If Lucina’s parents had changed little, she had changed much, with the wonderful change of a human spring, and this time Jerome saw her as well as her gown. She wore that same silken gown of a pale-blue color, spangled with roses, and the skirts were so wide and trained over a hoop and starched petticoats that they swung and tilted like a great double flower, and hit on this side and that with a quick musical slur. Over Lucina’s shoulders, far below her waist, fell her wonderful fair hair, in curls, and every curl might well have proved a twining finger of love. Lucina wore a bonnet of fine straw, trimmed simply enough with a white ribbon, but over her face hung a white veil of rich lace, and through it her pink cheeks and lips and great blue eyes and lines of golden hair shone and bloomed and dazzled like a rose through a frosted window.
Lucina Merritt was a rare beauty, and she knew it, from her looking-glass as well as the eyes of others, and dealt with herself meekly wherewithal, and prayed innocently that she might consider more the embellishment of her heart and her mind than her person, and not to be too well pleased at the admiring looks of those whom she met. Indeed, it was to this end that she wore the white veil over her face, though not one of the maiden mates would believe that. She fancied that it somewhat dimmed her beauty, and that folk were less given to staring at her, not realizing that it added to her graces that subtlest one of suggestion, and that folk but stared the harder to make sure whether they saw or imagined such charms.
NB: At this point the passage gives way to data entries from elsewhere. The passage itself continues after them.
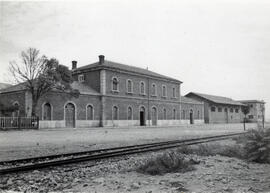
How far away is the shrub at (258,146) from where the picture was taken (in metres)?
8.29

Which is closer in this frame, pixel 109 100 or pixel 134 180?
pixel 134 180

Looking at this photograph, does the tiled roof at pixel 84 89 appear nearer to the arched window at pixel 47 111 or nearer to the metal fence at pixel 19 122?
the arched window at pixel 47 111

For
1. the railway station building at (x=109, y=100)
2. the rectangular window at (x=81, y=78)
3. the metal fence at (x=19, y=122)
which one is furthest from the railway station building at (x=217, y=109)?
the metal fence at (x=19, y=122)

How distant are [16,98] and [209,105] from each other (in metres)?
36.8

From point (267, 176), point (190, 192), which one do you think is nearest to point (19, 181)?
point (190, 192)

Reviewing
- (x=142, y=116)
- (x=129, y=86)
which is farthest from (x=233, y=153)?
(x=142, y=116)

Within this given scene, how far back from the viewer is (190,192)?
5.00 m

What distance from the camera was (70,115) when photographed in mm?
29922

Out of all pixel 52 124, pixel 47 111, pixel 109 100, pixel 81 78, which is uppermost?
pixel 81 78

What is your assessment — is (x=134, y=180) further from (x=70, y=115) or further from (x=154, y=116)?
(x=154, y=116)

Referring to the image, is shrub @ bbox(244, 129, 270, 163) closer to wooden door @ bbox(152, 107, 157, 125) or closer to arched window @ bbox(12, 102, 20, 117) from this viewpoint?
arched window @ bbox(12, 102, 20, 117)

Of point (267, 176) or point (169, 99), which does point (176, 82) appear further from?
point (267, 176)

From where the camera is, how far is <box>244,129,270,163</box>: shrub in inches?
326

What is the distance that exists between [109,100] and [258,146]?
26519 millimetres
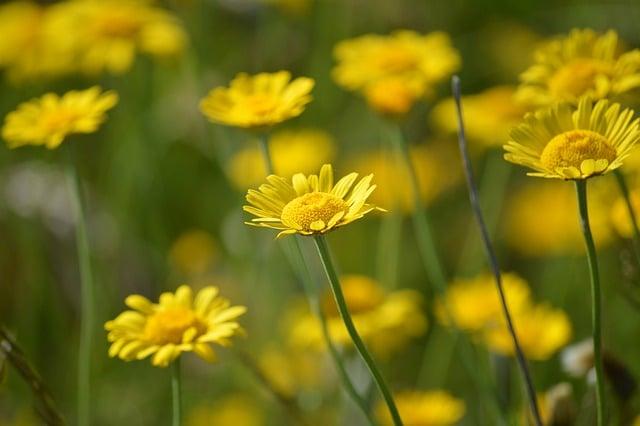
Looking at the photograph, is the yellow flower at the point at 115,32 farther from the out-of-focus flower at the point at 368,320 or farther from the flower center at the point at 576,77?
the flower center at the point at 576,77

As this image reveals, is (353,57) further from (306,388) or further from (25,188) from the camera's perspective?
(25,188)

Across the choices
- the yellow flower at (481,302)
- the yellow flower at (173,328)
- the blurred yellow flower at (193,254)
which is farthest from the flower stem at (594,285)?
the blurred yellow flower at (193,254)

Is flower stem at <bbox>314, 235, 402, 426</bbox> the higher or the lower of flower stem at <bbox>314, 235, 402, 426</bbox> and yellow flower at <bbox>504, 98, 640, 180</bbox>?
the lower

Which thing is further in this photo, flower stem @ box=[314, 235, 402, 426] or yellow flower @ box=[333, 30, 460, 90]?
yellow flower @ box=[333, 30, 460, 90]

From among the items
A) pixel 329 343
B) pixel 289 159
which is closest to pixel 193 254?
pixel 289 159

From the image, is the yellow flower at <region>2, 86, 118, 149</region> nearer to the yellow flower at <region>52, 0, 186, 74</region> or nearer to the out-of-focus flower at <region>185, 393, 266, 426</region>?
the yellow flower at <region>52, 0, 186, 74</region>

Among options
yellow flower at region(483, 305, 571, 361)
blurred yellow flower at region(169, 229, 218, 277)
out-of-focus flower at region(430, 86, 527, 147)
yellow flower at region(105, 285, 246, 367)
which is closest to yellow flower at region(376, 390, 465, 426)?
yellow flower at region(483, 305, 571, 361)

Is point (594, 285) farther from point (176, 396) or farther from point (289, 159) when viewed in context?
point (289, 159)
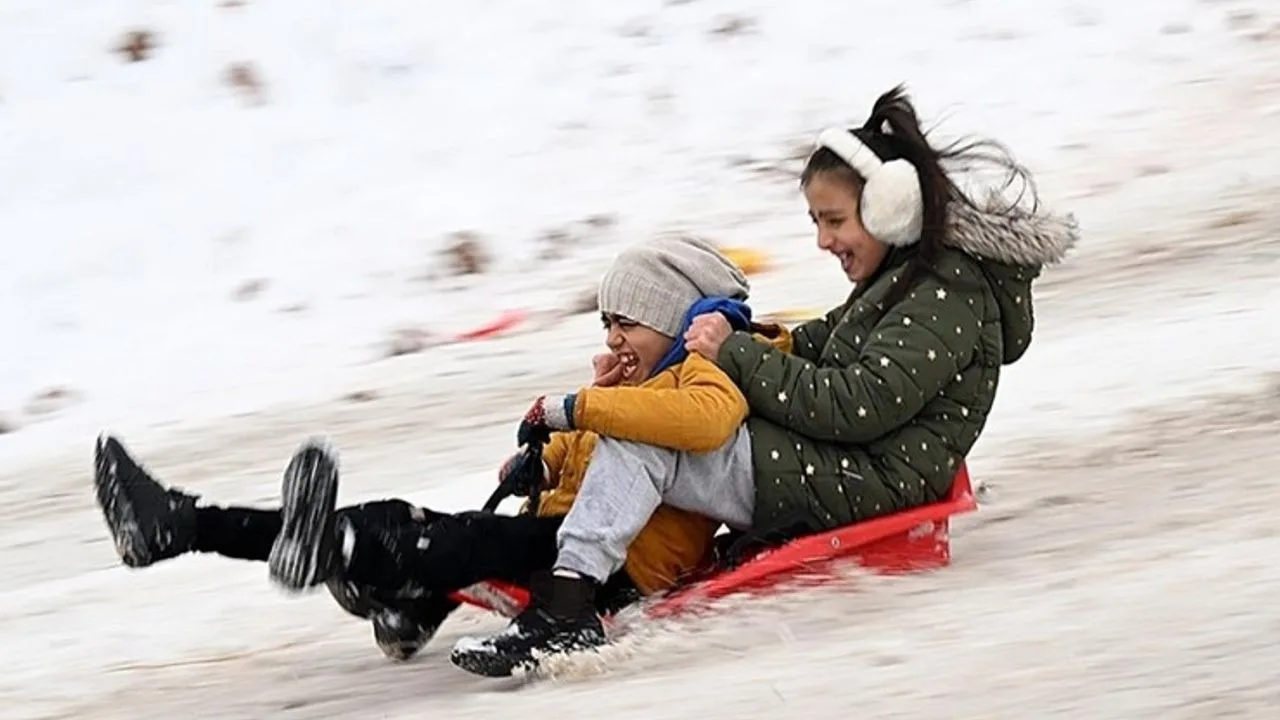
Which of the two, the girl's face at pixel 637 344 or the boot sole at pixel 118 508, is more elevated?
the girl's face at pixel 637 344

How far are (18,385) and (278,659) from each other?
431 centimetres

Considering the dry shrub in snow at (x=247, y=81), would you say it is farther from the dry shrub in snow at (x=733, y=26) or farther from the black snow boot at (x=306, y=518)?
the black snow boot at (x=306, y=518)

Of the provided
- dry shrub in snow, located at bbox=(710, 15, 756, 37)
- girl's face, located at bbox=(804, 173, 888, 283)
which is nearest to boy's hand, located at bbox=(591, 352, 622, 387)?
girl's face, located at bbox=(804, 173, 888, 283)

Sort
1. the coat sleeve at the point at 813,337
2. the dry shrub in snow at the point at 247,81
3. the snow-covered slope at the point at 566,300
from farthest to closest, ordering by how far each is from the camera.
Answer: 1. the dry shrub in snow at the point at 247,81
2. the coat sleeve at the point at 813,337
3. the snow-covered slope at the point at 566,300

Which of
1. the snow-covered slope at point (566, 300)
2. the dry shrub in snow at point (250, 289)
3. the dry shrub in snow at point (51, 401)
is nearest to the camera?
the snow-covered slope at point (566, 300)

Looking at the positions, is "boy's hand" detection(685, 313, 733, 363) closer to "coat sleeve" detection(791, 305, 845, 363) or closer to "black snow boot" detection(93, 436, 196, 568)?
"coat sleeve" detection(791, 305, 845, 363)

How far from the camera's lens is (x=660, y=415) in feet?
13.5

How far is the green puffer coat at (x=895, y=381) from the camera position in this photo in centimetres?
432

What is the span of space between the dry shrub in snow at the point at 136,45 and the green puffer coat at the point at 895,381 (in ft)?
24.6

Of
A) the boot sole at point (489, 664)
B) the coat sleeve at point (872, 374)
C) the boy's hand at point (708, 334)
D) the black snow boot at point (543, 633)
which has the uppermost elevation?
the boy's hand at point (708, 334)

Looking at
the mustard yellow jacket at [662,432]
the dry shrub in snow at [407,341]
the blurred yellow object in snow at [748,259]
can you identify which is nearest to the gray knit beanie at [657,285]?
the mustard yellow jacket at [662,432]

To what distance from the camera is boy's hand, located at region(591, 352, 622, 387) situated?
15.1ft

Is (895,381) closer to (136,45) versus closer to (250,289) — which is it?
(250,289)

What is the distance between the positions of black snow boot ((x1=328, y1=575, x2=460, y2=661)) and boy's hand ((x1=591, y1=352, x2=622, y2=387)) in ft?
1.91
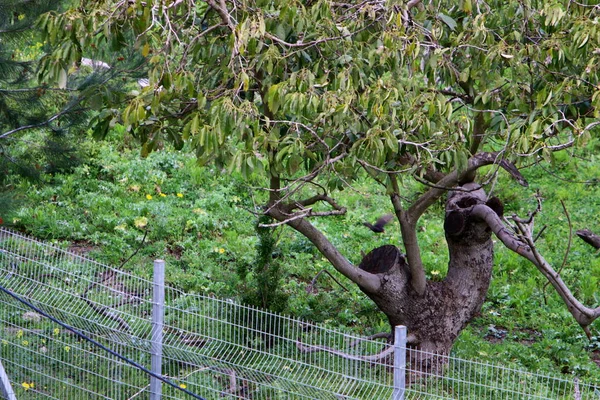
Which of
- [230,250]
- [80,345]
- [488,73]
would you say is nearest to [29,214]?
[230,250]

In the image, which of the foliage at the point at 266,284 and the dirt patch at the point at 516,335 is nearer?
the foliage at the point at 266,284

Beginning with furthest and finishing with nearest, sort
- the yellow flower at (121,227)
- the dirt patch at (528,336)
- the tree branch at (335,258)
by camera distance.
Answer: the yellow flower at (121,227) → the dirt patch at (528,336) → the tree branch at (335,258)

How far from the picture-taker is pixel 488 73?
228 inches

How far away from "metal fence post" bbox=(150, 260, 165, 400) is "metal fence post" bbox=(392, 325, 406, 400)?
135 cm

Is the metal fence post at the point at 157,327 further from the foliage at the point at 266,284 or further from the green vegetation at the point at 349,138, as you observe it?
the foliage at the point at 266,284

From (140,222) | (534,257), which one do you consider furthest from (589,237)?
(140,222)

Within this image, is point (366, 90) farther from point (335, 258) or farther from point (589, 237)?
point (589, 237)

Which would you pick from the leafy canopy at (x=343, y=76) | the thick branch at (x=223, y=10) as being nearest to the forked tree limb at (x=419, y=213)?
the leafy canopy at (x=343, y=76)

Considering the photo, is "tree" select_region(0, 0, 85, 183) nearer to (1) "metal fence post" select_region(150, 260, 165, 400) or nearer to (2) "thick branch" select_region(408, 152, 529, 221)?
(1) "metal fence post" select_region(150, 260, 165, 400)

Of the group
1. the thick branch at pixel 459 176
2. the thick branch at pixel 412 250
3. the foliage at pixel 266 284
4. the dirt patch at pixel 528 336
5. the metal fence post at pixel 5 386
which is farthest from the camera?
the dirt patch at pixel 528 336

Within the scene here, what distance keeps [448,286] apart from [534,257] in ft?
3.86

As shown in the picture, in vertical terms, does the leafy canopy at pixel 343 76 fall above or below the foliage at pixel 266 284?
above

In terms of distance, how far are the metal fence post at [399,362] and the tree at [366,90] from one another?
95 cm

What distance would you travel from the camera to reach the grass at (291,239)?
7.27 m
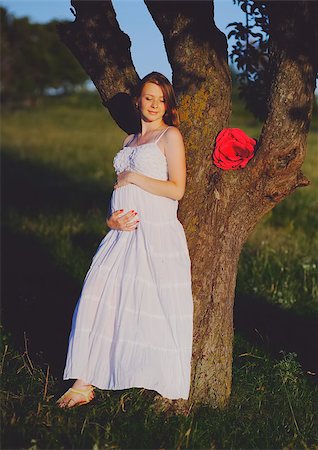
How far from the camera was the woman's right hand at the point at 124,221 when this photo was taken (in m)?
5.94

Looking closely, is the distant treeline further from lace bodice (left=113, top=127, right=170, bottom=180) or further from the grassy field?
lace bodice (left=113, top=127, right=170, bottom=180)

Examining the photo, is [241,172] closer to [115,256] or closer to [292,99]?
[292,99]

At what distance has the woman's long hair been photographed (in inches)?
233

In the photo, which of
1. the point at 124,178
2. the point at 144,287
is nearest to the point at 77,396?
the point at 144,287

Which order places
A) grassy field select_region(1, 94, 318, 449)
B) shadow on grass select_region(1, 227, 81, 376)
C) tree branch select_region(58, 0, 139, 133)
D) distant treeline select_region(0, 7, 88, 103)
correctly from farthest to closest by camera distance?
distant treeline select_region(0, 7, 88, 103) < shadow on grass select_region(1, 227, 81, 376) < tree branch select_region(58, 0, 139, 133) < grassy field select_region(1, 94, 318, 449)

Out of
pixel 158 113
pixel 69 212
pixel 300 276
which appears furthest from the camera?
pixel 69 212

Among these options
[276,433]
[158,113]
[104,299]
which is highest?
[158,113]

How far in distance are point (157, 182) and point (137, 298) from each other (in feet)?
2.95

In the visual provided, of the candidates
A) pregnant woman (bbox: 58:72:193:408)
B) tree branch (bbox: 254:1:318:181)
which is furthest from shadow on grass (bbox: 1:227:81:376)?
tree branch (bbox: 254:1:318:181)

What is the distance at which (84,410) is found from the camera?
18.5 ft

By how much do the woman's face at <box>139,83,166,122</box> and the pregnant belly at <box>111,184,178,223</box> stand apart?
0.58m

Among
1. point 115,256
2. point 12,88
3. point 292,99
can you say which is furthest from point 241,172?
point 12,88

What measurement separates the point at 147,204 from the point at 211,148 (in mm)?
691

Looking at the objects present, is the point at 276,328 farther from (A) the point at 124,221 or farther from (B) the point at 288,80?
(B) the point at 288,80
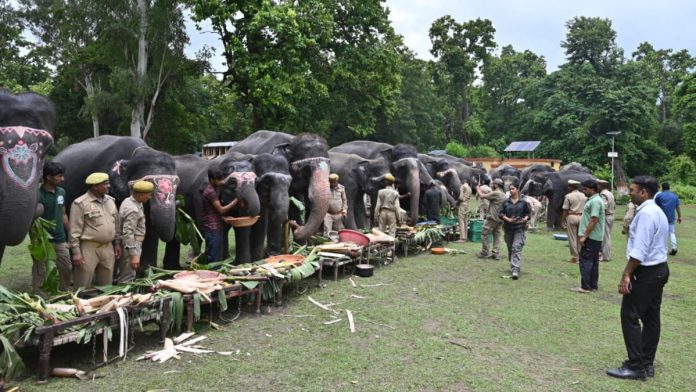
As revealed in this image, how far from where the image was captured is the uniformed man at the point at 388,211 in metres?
11.7

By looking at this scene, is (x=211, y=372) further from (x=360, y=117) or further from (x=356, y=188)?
(x=360, y=117)

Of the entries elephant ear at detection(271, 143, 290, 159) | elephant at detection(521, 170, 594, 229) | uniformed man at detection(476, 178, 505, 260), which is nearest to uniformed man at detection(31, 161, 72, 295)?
elephant ear at detection(271, 143, 290, 159)

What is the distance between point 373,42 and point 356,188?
1446 cm

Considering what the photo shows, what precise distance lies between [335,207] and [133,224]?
214 inches

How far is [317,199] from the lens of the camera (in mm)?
9555

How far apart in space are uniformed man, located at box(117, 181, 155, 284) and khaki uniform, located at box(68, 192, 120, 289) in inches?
5.0

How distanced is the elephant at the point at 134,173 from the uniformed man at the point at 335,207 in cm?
414

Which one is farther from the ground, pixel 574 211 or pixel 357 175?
pixel 357 175

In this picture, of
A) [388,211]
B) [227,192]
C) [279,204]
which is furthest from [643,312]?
[388,211]

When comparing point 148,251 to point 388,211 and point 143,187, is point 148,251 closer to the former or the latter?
point 143,187

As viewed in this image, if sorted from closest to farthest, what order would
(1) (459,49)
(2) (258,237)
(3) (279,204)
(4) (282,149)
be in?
(3) (279,204) → (2) (258,237) → (4) (282,149) → (1) (459,49)

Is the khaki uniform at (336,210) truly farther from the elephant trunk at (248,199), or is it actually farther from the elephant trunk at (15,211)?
the elephant trunk at (15,211)

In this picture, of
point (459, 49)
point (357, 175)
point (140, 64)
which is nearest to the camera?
point (357, 175)

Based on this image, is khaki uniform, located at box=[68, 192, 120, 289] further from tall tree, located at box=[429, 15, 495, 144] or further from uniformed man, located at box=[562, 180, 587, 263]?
tall tree, located at box=[429, 15, 495, 144]
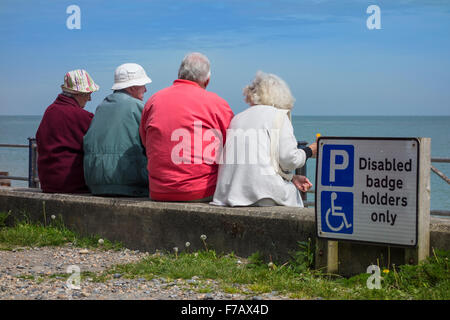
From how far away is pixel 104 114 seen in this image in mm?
6453

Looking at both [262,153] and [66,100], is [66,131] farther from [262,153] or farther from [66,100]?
[262,153]

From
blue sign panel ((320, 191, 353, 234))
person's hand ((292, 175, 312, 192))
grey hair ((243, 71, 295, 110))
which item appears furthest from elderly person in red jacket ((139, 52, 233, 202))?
blue sign panel ((320, 191, 353, 234))

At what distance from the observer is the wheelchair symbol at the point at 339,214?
4676 mm

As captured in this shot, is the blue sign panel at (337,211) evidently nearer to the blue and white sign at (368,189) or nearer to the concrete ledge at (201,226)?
the blue and white sign at (368,189)

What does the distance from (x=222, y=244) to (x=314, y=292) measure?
137 centimetres

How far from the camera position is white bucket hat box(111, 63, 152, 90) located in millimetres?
6469

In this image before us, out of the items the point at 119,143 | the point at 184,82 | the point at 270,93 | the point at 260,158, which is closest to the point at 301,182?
the point at 260,158

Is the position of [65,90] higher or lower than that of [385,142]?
higher

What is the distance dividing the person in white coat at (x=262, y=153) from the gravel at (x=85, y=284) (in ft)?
3.29

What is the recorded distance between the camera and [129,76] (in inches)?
255

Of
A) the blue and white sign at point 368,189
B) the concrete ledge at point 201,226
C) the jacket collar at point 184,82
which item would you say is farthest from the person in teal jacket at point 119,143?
the blue and white sign at point 368,189
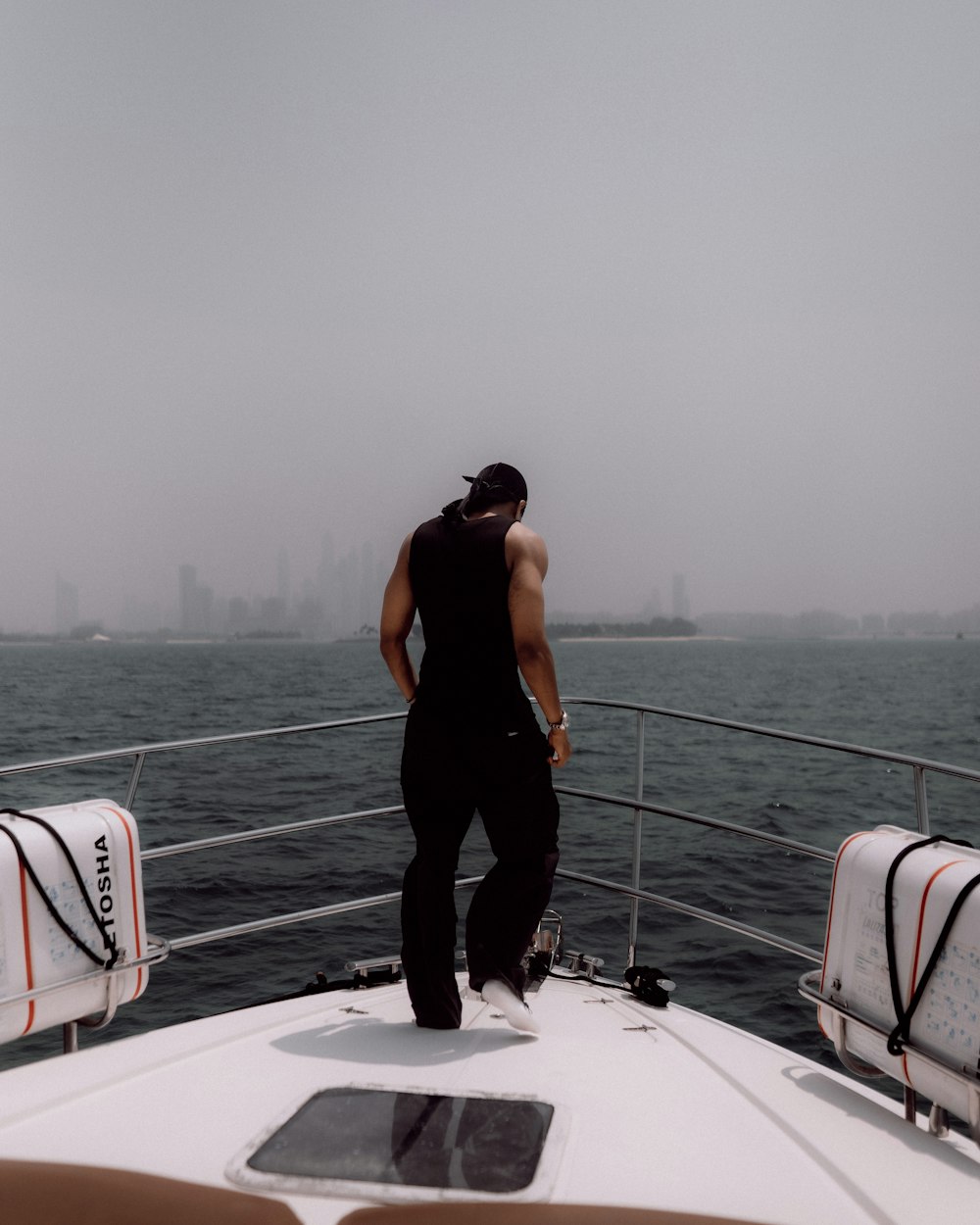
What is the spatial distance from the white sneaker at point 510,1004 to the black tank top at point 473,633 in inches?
25.7

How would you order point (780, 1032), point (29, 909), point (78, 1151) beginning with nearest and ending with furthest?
1. point (78, 1151)
2. point (29, 909)
3. point (780, 1032)

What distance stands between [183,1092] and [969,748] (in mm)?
30493

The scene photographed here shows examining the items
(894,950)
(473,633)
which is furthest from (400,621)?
(894,950)

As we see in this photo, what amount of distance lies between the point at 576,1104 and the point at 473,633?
1.10 metres

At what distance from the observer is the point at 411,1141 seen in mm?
1887

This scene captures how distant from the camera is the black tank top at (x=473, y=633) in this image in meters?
2.49

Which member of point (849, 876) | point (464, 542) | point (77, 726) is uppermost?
point (464, 542)

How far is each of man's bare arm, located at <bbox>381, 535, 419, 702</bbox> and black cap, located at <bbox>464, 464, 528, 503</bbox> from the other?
0.23 meters

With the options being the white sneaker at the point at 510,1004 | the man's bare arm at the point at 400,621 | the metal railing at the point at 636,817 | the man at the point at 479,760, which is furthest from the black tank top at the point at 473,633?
the white sneaker at the point at 510,1004

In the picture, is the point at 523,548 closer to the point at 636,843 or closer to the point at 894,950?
the point at 894,950

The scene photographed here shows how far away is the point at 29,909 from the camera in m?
2.25

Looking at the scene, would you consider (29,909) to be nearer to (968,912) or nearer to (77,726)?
(968,912)

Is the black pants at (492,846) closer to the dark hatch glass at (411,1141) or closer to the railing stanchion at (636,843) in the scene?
the dark hatch glass at (411,1141)

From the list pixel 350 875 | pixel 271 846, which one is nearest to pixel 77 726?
pixel 271 846
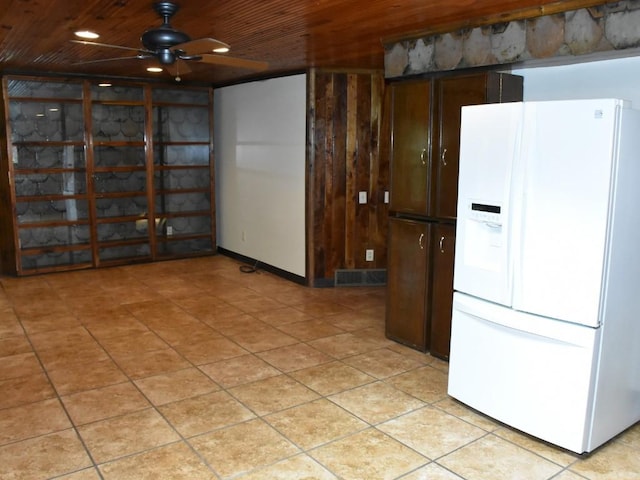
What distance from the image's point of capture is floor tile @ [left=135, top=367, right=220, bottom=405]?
3486 millimetres

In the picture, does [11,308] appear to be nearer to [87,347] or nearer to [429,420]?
[87,347]

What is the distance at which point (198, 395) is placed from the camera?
3.51 meters

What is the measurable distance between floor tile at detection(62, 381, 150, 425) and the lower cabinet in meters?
2.00

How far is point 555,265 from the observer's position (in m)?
2.80

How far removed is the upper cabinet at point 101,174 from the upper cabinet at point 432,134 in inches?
162

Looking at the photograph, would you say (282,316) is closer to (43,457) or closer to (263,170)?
(263,170)

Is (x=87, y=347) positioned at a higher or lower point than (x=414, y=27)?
lower

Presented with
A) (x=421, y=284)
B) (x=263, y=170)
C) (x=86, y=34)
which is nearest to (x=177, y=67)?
(x=86, y=34)

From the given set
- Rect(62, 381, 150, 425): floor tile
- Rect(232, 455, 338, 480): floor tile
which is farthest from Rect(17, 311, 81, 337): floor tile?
Rect(232, 455, 338, 480): floor tile

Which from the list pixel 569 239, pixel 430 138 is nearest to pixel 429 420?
pixel 569 239

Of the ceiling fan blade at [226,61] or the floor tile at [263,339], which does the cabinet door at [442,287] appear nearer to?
the floor tile at [263,339]

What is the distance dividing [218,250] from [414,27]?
5010mm

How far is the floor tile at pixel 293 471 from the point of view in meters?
2.64

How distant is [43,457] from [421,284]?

Jerome Edwards saw this beautiful Lucina coming, and it was suddenly as if he entered a new atmosphere. He did not know why, but he started as if he had gotten a shock, and his heart beat hard.
Squire Merritt made as if he would greet him in his usual hearty fashion, but remembering the day, and hearing, too, the first strains of the opening hymn from the meeting-house, for the bell had stopped tolling, he gave him only a friendly nod as he passed on with his wife. Miss Camilla inclined her head with soft graciousness; but Jerome looked at none of them except Lucina. She did not remember him; she glanced slightly at his face, and then her long fair lashes swept again the soft bloom of her cheeks, and her silken skirts fairly touched him as she passed. Jerome stood still after they had all entered the meeting-house; the long drone of the hymn sounded very loud in his ears.
He made a motion towards the meeting-house, hesitated, made another, then turned decidedly to the road. It seemed suddenly to him that his clothes must be soiled and dusty after his work in John Upham’s house, that his hair could not be smooth, that he did not look well enough to go to meeting. So he went home, yielding for the first time, without knowing that he did so, to that decorative impulse which comes to men and birds alike when they would woo their mates.